### Passage
What are the symptoms of invasive ductal carcinoma?

The most common symptom of invasive ductal carcinoma is a new lump or mass in the breast. These lumps are often hard and irregular in shape but can also be soft or round. Some people notice changes in the size or shape of the breast, dimpling or redness of the skin, or changes in the nipple, such as inversion or discharge, especially if it is bloody. Although breast pain is usually caused by non-cancerous conditions, some patients may experience persistent pain in one area of the breast. Swelling of the breast, even without a lump, and enlarged lymph nodes under the arm or near the collarbone may also be signs of invasive ductal carcinoma.

What causes invasive ductal carcinoma?

The exact cause of invasive ductal carcinoma is not known, but several factors can increase the risk. Genetic changes, particularly mutations in the BRCA1 or BRCA2 genes, significantly raise the risk, especially in people with a family history of breast cancer. Hormonal factors also play a role; for example, starting menstruation early, going through menopause late, having no children or a first child after age 30, and using hormone replacement therapy are all associated with increased risk.

The risk of invasive ductal carcinoma also rises with age, especially after age 50. A personal history of breast cancer or certain non-cancerous conditions like usual ductal hyperplasia or atypical ductal hyperplasia increases the chance of developing cancer in the future. Ductal carcinoma in situ, a non-invasive form of breast cancer, can also lead to invasive disease if left untreated.

### Given information
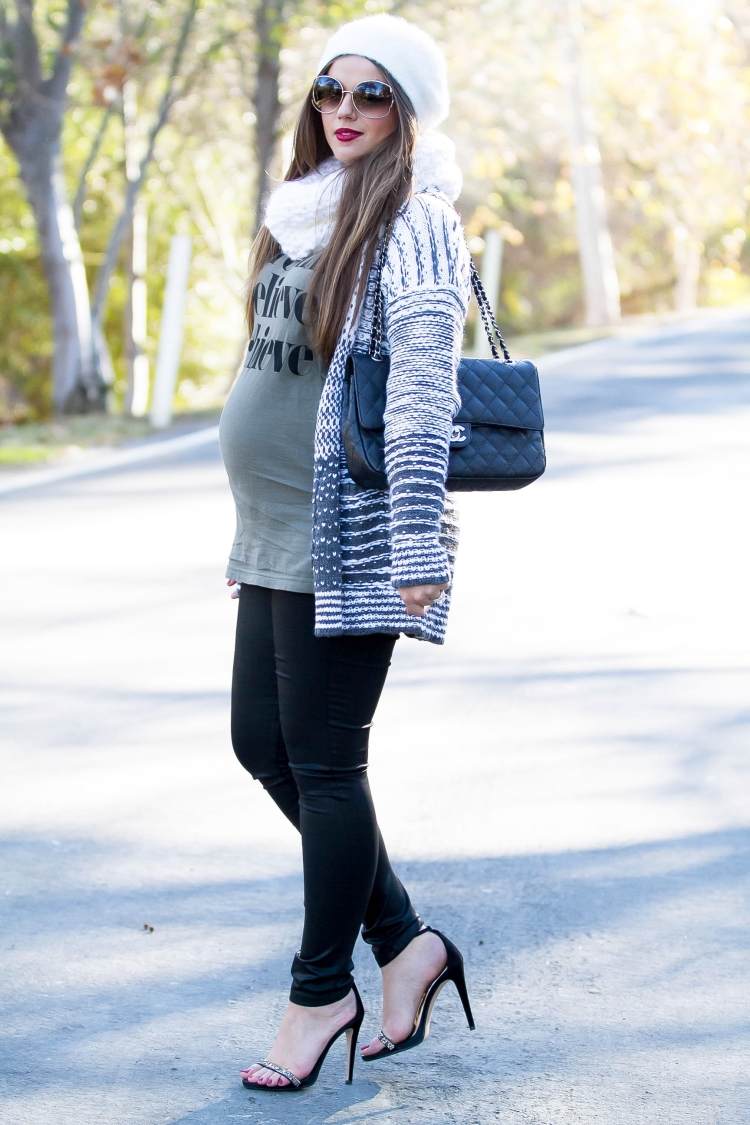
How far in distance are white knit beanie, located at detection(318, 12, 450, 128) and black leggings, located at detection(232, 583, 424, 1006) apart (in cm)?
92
--
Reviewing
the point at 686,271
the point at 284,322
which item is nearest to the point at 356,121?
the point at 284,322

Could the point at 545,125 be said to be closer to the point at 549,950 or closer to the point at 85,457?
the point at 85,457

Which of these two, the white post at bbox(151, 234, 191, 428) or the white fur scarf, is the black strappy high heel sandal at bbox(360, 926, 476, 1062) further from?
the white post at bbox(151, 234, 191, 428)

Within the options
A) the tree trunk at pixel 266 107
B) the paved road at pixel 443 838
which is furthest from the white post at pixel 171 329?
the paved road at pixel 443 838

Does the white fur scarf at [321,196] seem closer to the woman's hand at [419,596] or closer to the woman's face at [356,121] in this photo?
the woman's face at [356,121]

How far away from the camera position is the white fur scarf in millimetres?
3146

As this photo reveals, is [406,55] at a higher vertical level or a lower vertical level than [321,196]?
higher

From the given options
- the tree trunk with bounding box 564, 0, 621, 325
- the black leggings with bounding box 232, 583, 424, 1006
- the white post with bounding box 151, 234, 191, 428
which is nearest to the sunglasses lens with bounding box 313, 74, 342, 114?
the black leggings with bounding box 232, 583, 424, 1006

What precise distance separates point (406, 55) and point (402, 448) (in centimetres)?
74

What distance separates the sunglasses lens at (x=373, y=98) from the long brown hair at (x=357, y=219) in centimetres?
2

### Exercise goal
Continue the passage on invasive ductal carcinoma from the point at which it stops.

### Answer to this task
Other factors include prior radiation to the chest, especially during childhood or young adulthood, as well as lifestyle choices like alcohol use, obesity, and physical inactivity. Environmental exposures may also play a role, although the connection is less well understood.

How is this diagnosis made?

The diagnosis of invasive ductal carcinoma is usually made after a small sample of the tumour is removed in a procedure called a biopsy. The tissue is then sent to a pathologist for examination under a microscope. You may then be offered additional surgery to remove the tumour altogether.

Nottingham histologic grade

The Nottingham histologic grade, also known as the modified Scarff-Bloom-Richardson grade, is a system used by pathologists to evaluate breast cancer under the microscope. It helps determine the aggressiveness of the tumour and provides important information for planning treatment. The grade is based on how different the cancer cells look from normal breast cells and how quickly they are growing.

To calculate the grade, pathologists examine three features of the cancer:

1. Tubule formation: This measures the extent to which cancer cells form structures resembling normal breast glands. If most of the cells form tubules, the tumour gets a lower score. Fewer tubules mean a higher score.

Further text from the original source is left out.